• **REQUIREMENT A**: Copy the following passage about the sounds of death in games and film word for word.
-------- TEXT EXCERPT
These are experiences that are soundtracked by the horror of death to drive home the stakes and the reality of what these situations are like. In the case of the game, it is about telling the player that there is chaos all around them, despite the original release's inability to render thousands of dead and dying all around. In the case of the film, over and over again it makes the point that there is a real human element to war. People die, and sometimes they die together, and sometimes they die alone. People fail in the face of an engine that uses them up like meat, and the sounds of that process drag us down into the depths.

For that game and that film, the sounds of death are not shorthand. They are the things we are supposed to be paying attention to. Those sounds are supposed to grab us and keep us. They're meant to haunt us beyond all reason and thought, and they work, at least for me. I haven't been able to get Giovanni Ribisi's plaintive wailing out of my head for nearly 20 years.

Hyper Light Drifter is another game that uses the sound of suffering in a way that puts you in a particular place and a particular mindset. After boss battles, and sometimes for no reason at all, the protagonist character will cough. They're deep, difficult coughs that make the screen blink and generate little pools of blood on the ground.

Hyper Light Drifter image courtesy of Heart Machine

The sound, especially as it fills up a pair of headphones, imprinted on me. I can hear it right now, despite having not played that game since release. It's a sound that is full of emotive capacity, and that game rightly lets you sit with the sound. It means something; the chronic illness-toward-death that the character is experiencing frames the significance and the importance of Hyper Light Drifter's plot. One cannot take the ephemeral story seriously without listening to, and having sympathy for, that terrible cough.
----------------
• **REQUIREMENT B**: In the rows below, repeat verbatim the lines running from the line with "Sort these, starting" to the line with "Answer: the point", both included, and nothing else.
-------- DATA SUPPLIED
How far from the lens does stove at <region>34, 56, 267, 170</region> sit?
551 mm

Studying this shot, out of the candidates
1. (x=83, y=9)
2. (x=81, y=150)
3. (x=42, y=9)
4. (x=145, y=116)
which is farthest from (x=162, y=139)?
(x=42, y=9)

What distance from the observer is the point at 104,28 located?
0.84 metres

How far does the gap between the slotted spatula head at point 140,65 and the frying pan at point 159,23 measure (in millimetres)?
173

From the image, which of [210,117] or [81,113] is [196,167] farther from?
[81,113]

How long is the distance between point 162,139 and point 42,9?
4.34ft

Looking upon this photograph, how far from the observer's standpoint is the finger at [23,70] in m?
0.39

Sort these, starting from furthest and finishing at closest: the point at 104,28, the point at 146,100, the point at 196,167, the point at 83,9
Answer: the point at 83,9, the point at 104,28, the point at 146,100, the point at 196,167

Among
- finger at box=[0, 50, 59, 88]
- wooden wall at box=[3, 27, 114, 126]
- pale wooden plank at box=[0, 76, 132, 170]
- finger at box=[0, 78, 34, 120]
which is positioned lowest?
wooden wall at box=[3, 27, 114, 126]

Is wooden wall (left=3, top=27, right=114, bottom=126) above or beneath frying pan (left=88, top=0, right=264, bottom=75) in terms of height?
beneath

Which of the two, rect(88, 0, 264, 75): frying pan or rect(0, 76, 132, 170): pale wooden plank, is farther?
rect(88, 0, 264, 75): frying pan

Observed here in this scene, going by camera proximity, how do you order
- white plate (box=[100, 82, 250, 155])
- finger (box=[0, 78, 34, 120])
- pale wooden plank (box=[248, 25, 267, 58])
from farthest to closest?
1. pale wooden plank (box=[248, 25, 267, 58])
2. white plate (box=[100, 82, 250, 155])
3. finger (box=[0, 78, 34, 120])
----------------
• **COMPLETE ANSWER A**:
These are experiences that are soundtracked by the horror of death to drive home the stakes and the reality of what these situations are like. In the case of the game, it is about telling the player that there is chaos all around them, despite the original release's inability to render thousands of dead and dying all around. In the case of the film, over and over again it makes the point that there is a real human element to war. People die, and sometimes they die together, and sometimes they die alone. People fail in the face of an engine that uses them up like meat, and the sounds of that process drag us down into the depths.

For that game and that film, the sounds of death are not shorthand. They are the things we are supposed to be paying attention to. Those sounds are supposed to grab us and keep us. They're meant to haunt us beyond all reason and thought, and they work, at least for me. I haven't been able to get Giovanni Ribisi's plaintive wailing out of my head for nearly 20 years.

Hyper Light Drifter is another game that uses the sound of suffering in a way that puts you in a particular place and a particular mindset. After boss battles, and sometimes for no reason at all, the protagonist character will cough. They're deep, difficult coughs that make the screen blink and generate little pools of blood on the ground.

Hyper Light Drifter image courtesy of Heart Machine

The sound, especially as it fills up a pair of headphones, imprinted on me. I can hear it right now, despite having not played that game since release. It's a sound that is full of emotive capacity, and that game rightly lets you sit with the sound. It means something; the chronic illness-toward-death that the character is experiencing frames the significance and the importance of Hyper Light Drifter's plot. One cannot take the ephemeral story seriously without listening to, and having sympathy for, that terrible cough.

• **COMPLETE ANSWER B**:
Sort these, starting from furthest and finishing at closest: the point at 104,28, the point at 146,100, the point at 196,167, the point at 83,9
Answer: the point at 83,9, the point at 104,28, the point at 146,100, the point at 196,167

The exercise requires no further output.